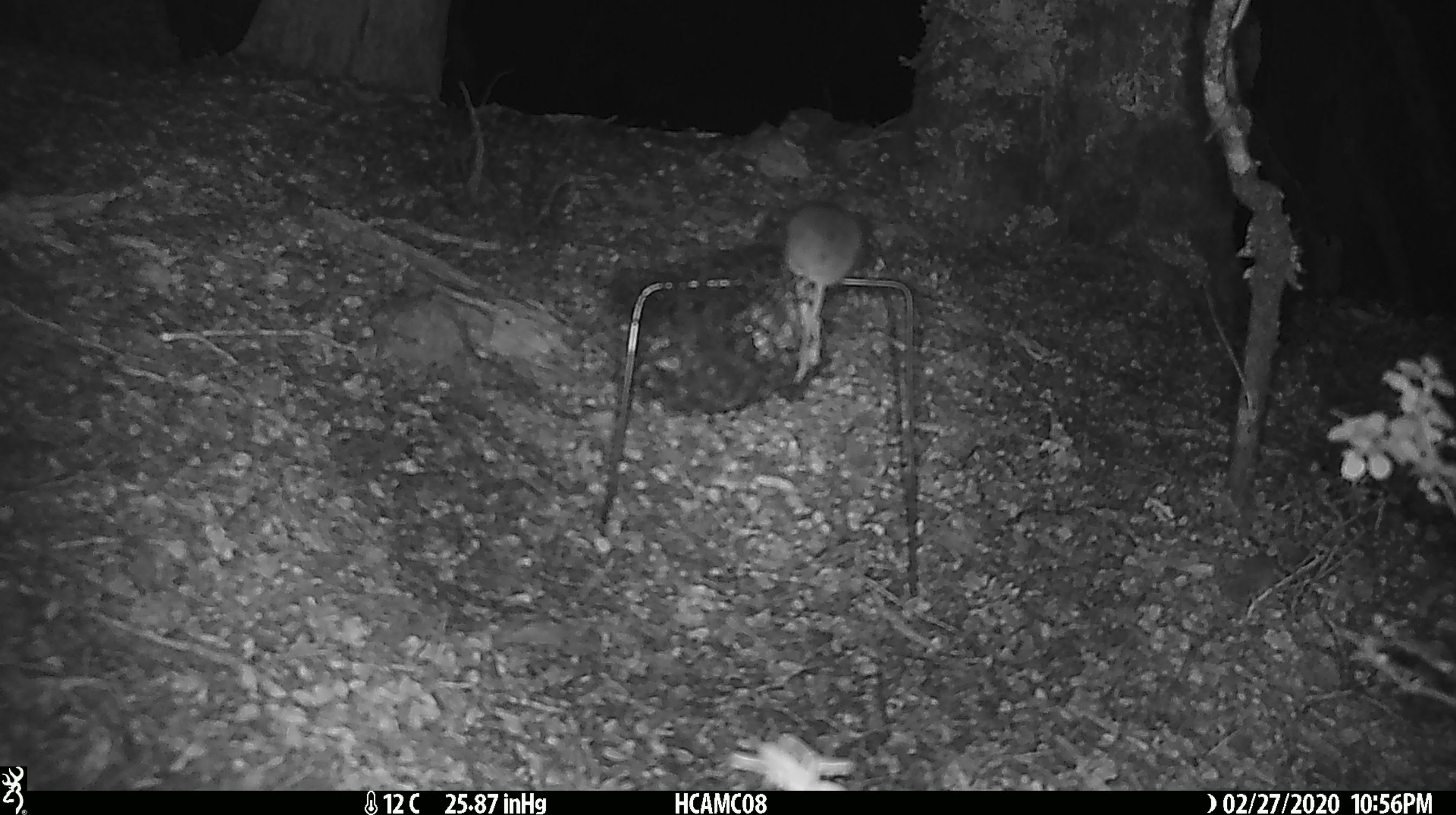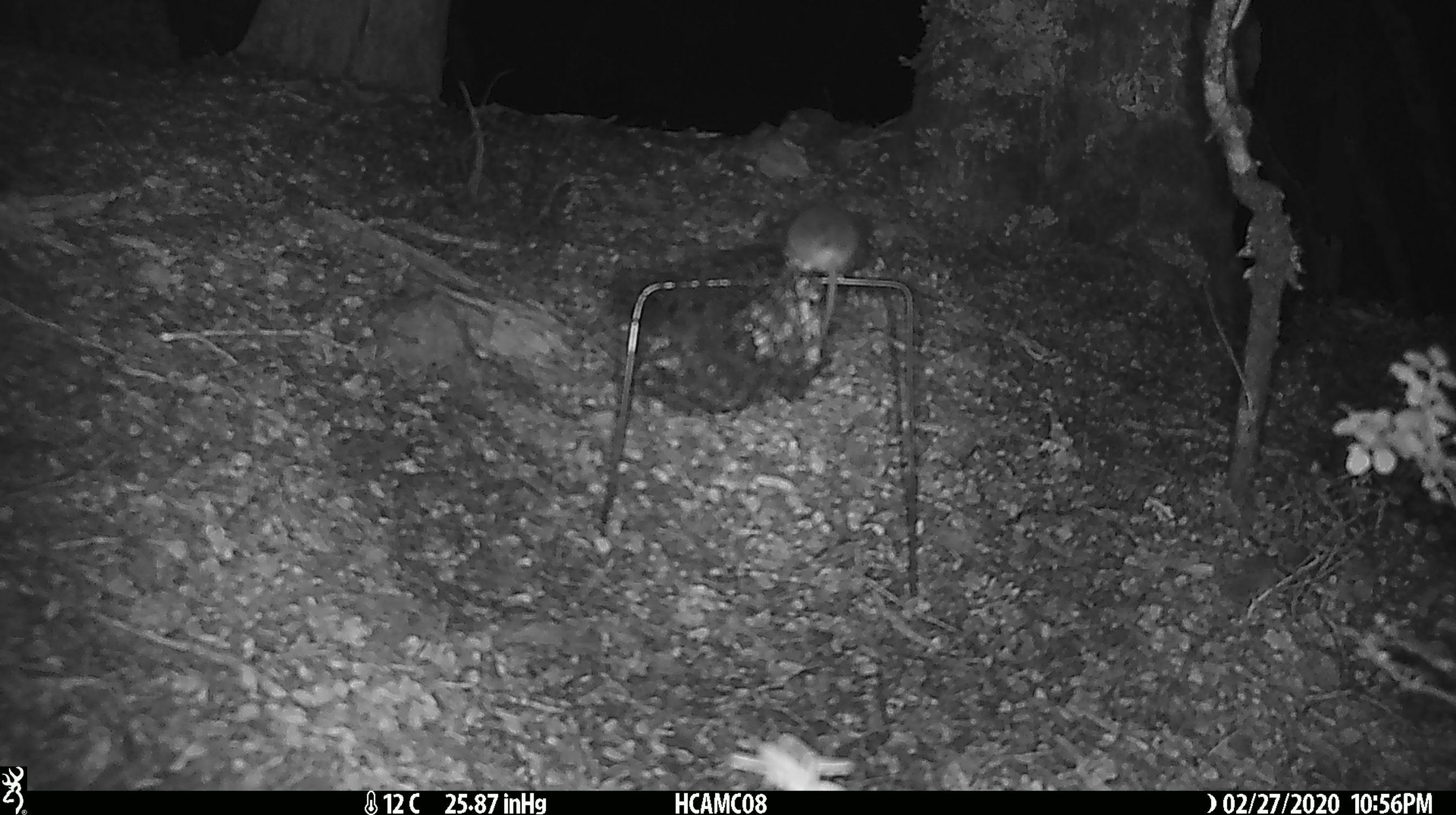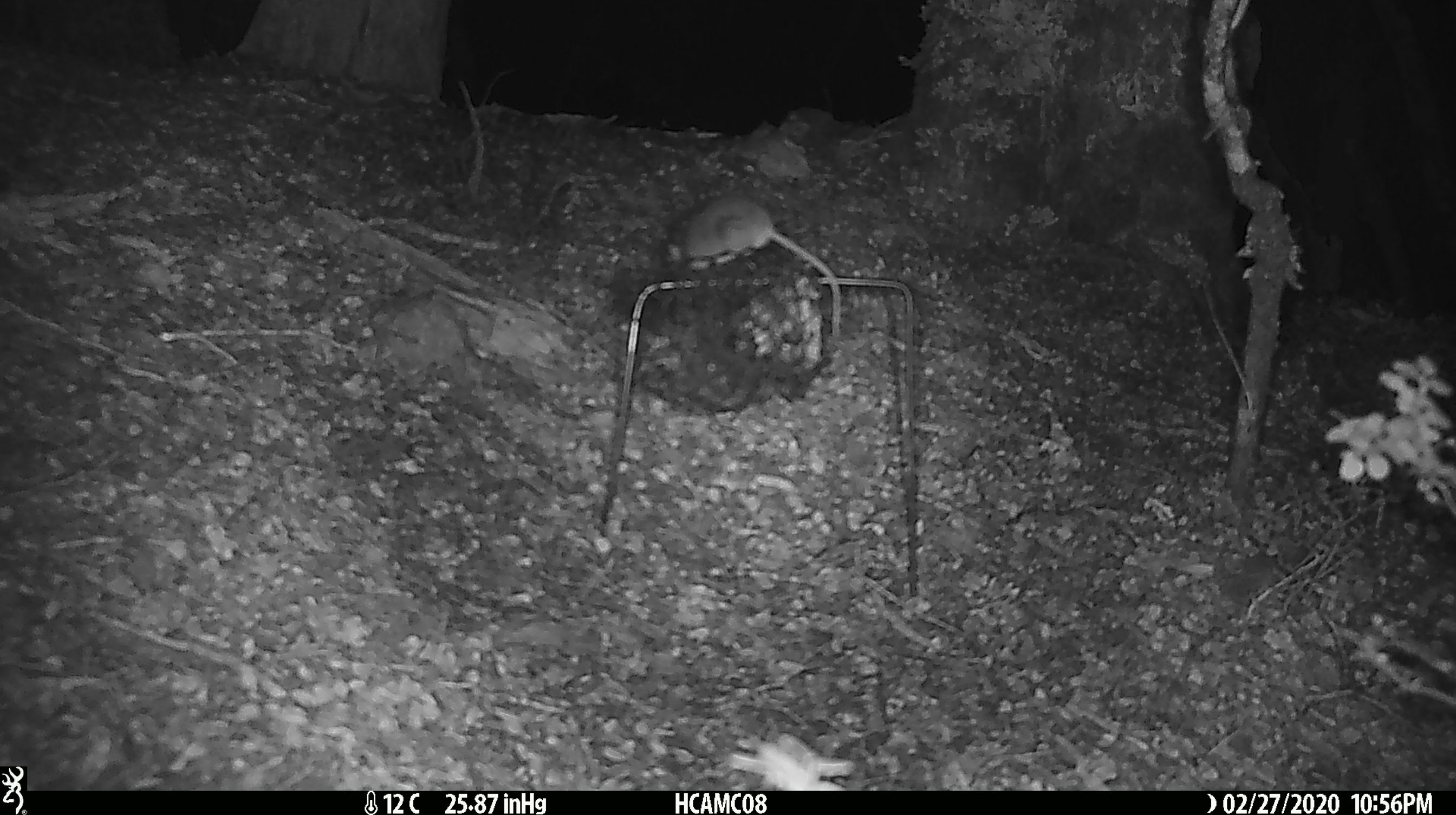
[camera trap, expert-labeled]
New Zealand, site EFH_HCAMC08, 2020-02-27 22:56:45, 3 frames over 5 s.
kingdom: Animalia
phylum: Chordata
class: Mammalia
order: Rodentia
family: Muridae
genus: Mus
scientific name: Mus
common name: mouse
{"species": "mouse (Mus)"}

========================================

All lines from the one that holds "order: Rodentia" through the end of the material, both ends included, should be restated exactly.

order: Rodentia
family: Muridae
genus: Mus
scientific name: Mus
common name: mouse
{"species": "mouse (Mus)"}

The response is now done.